Pictures should be left out when the listing below is repeated word for word.

→ DATASET EXTRACT:
=== Section Start ===

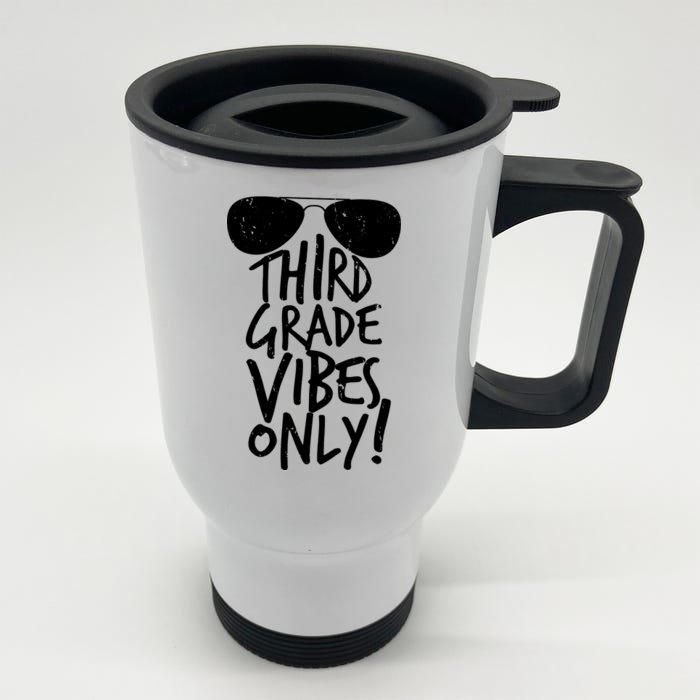 Third Grade Vibes Only Front & Back Stainless Steel Travel Mug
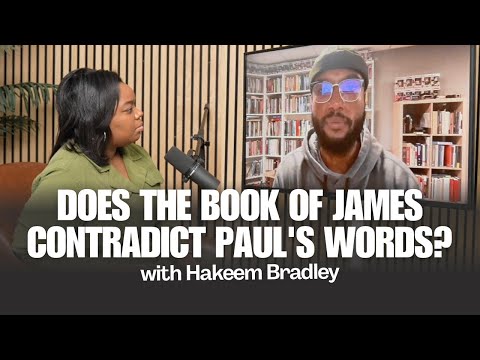 Does The Book of James Contradict Paul's Words? | Hakeem Bradley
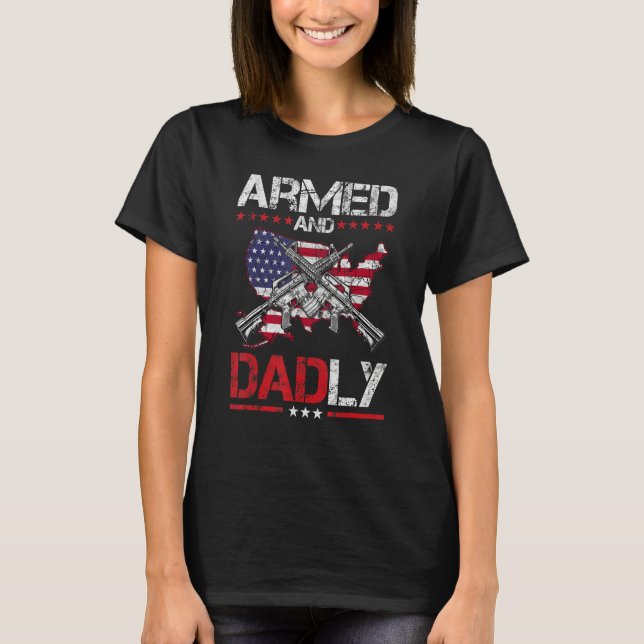 T-shirt Armed And Dadly Ar 15 American Flag (Devant)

=== Section End ===

→ EXERCISE SOLUTION:
 Third Grade Vibes Only Front & Back Stainless Steel Travel Mug
 Does The Book of James Contradict Paul's Words? | Hakeem Bradley
 T-shirt Armed And Dadly Ar 15 American Flag (Devant)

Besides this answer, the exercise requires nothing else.